Start of Supplied information
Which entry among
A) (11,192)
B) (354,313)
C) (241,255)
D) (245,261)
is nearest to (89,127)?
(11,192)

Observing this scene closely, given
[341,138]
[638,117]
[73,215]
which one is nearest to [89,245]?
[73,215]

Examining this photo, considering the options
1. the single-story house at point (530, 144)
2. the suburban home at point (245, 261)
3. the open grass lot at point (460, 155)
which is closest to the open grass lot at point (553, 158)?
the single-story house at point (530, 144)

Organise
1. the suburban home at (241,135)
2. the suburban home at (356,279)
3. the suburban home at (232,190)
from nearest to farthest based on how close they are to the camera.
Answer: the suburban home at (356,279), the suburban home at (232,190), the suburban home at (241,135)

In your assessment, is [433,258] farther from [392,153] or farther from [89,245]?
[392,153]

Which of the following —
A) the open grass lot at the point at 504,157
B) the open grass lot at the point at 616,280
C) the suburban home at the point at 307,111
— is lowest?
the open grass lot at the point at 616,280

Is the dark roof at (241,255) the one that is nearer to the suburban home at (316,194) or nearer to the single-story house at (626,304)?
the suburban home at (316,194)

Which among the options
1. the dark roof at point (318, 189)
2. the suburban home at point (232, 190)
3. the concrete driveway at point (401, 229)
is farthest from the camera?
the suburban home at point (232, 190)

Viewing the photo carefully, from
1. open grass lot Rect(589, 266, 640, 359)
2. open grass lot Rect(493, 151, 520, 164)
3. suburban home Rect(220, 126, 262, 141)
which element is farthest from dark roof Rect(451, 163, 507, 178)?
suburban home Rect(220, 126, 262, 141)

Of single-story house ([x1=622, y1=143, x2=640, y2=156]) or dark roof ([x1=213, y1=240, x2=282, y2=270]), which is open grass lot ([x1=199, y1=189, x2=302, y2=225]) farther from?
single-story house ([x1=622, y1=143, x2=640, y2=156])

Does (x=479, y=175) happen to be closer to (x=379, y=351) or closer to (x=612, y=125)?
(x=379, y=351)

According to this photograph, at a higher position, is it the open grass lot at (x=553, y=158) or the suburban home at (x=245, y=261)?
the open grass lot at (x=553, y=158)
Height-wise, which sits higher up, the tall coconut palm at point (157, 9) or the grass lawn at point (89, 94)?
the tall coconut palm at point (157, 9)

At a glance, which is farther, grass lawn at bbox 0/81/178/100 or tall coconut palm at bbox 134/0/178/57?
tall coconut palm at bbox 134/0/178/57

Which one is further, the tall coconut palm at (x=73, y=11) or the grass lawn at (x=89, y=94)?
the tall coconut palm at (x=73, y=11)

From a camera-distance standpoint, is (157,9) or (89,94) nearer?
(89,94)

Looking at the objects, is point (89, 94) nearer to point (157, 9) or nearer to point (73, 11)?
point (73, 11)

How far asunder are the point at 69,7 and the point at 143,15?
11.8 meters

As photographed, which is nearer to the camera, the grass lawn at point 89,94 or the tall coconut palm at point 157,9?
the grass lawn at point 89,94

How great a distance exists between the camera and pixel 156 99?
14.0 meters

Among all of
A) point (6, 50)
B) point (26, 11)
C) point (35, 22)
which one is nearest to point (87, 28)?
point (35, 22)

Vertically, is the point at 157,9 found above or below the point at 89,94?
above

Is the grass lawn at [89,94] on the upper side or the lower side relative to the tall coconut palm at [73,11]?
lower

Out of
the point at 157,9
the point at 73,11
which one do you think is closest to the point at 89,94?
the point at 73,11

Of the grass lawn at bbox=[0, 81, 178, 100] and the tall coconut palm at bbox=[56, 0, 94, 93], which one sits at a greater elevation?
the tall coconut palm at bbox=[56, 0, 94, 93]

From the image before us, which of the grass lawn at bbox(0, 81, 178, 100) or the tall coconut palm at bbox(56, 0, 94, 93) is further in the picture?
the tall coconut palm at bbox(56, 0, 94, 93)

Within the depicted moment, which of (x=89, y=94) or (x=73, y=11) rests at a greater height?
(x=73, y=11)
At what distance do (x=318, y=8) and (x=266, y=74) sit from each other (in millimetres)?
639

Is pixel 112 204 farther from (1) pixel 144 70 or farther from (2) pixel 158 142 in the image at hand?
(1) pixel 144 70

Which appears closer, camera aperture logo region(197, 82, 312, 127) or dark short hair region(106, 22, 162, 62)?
End of Supplied information
# Exercise task
Return all the data above once more, precisely as given.

# Result of the task
Which entry among
A) (11,192)
B) (354,313)
C) (241,255)
D) (245,261)
is nearest to (89,127)?
(11,192)

Observing this scene closely, given
[341,138]
[638,117]
[73,215]
which one is nearest to [89,245]?
[73,215]

Examining this photo, considering the options
1. the single-story house at point (530, 144)
2. the suburban home at point (245, 261)
3. the open grass lot at point (460, 155)
which is closest to the open grass lot at point (553, 158)?
the single-story house at point (530, 144)

Organise
1. the suburban home at (241,135)
2. the suburban home at (356,279)
3. the suburban home at (232,190)
from nearest to farthest based on how close they are to the camera.
Answer: the suburban home at (356,279), the suburban home at (232,190), the suburban home at (241,135)

In your assessment, is [433,258] farther from [392,153] or farther from [89,245]?
[392,153]

Which of the following —
A) the open grass lot at the point at 504,157
B) the open grass lot at the point at 616,280
C) the suburban home at the point at 307,111
— is lowest?
the open grass lot at the point at 616,280

Is the dark roof at (241,255) the one that is nearer to the suburban home at (316,194) or nearer to the single-story house at (626,304)?
the suburban home at (316,194)

Which among the options
1. the dark roof at point (318, 189)
2. the suburban home at point (232, 190)
3. the concrete driveway at point (401, 229)
is farthest from the camera?
the suburban home at point (232, 190)

Viewing the photo carefully, from
1. open grass lot Rect(589, 266, 640, 359)
2. open grass lot Rect(493, 151, 520, 164)
3. suburban home Rect(220, 126, 262, 141)
which element is farthest from dark roof Rect(451, 163, 507, 178)?
suburban home Rect(220, 126, 262, 141)

Of single-story house ([x1=622, y1=143, x2=640, y2=156]) or dark roof ([x1=213, y1=240, x2=282, y2=270]), which is open grass lot ([x1=199, y1=189, x2=302, y2=225]) farther from?
single-story house ([x1=622, y1=143, x2=640, y2=156])

Does (x=479, y=175) happen to be closer to (x=379, y=351) or closer to (x=612, y=125)?
(x=379, y=351)

According to this photograph, at a higher position, is it the open grass lot at (x=553, y=158) or the suburban home at (x=245, y=261)?
the open grass lot at (x=553, y=158)
Height-wise, which sits higher up, the tall coconut palm at point (157, 9) or the grass lawn at point (89, 94)?
the tall coconut palm at point (157, 9)

At a glance, which is farther, grass lawn at bbox 0/81/178/100 or tall coconut palm at bbox 134/0/178/57?
tall coconut palm at bbox 134/0/178/57

Which one is further, the tall coconut palm at (x=73, y=11) or the grass lawn at (x=89, y=94)?
the tall coconut palm at (x=73, y=11)

From a camera-distance standpoint, is (157,9) or (89,94) nearer?
(89,94)

Looking at the objects, is point (89, 94) nearer to point (157, 9) or nearer to point (73, 11)?
point (73, 11)

How far asunder are the point at 69,7 and the point at 143,15?
11.8 meters

As photographed, which is nearer to the camera, the grass lawn at point 89,94 or the tall coconut palm at point 157,9?
the grass lawn at point 89,94

How great a distance exists between the camera and pixel 156 99?
14.0 meters

Among all of
A) point (6, 50)
B) point (26, 11)
C) point (35, 22)
which one is nearest to point (87, 28)?
point (35, 22)

Vertically, is the point at 157,9 found above or below the point at 89,94?
above

Is the grass lawn at [89,94] on the upper side or the lower side relative to the tall coconut palm at [73,11]?
lower

Out of
the point at 157,9
the point at 73,11
which one do you think is closest to the point at 89,94?
the point at 73,11

Of the grass lawn at bbox=[0, 81, 178, 100] and the tall coconut palm at bbox=[56, 0, 94, 93], which one sits at a greater elevation?
the tall coconut palm at bbox=[56, 0, 94, 93]

From the image before us, which of the grass lawn at bbox(0, 81, 178, 100) or the tall coconut palm at bbox(56, 0, 94, 93) is further in the picture?
the tall coconut palm at bbox(56, 0, 94, 93)

Within the depicted moment, which of (x=89, y=94) or (x=73, y=11) rests at a greater height?
(x=73, y=11)
At what distance do (x=318, y=8) and (x=266, y=74) sit from each other (in millimetres)?
639

Is pixel 112 204 farther from (1) pixel 144 70 or farther from (2) pixel 158 142 in the image at hand?
(1) pixel 144 70

Which appears closer, camera aperture logo region(197, 82, 312, 127) or dark short hair region(106, 22, 162, 62)?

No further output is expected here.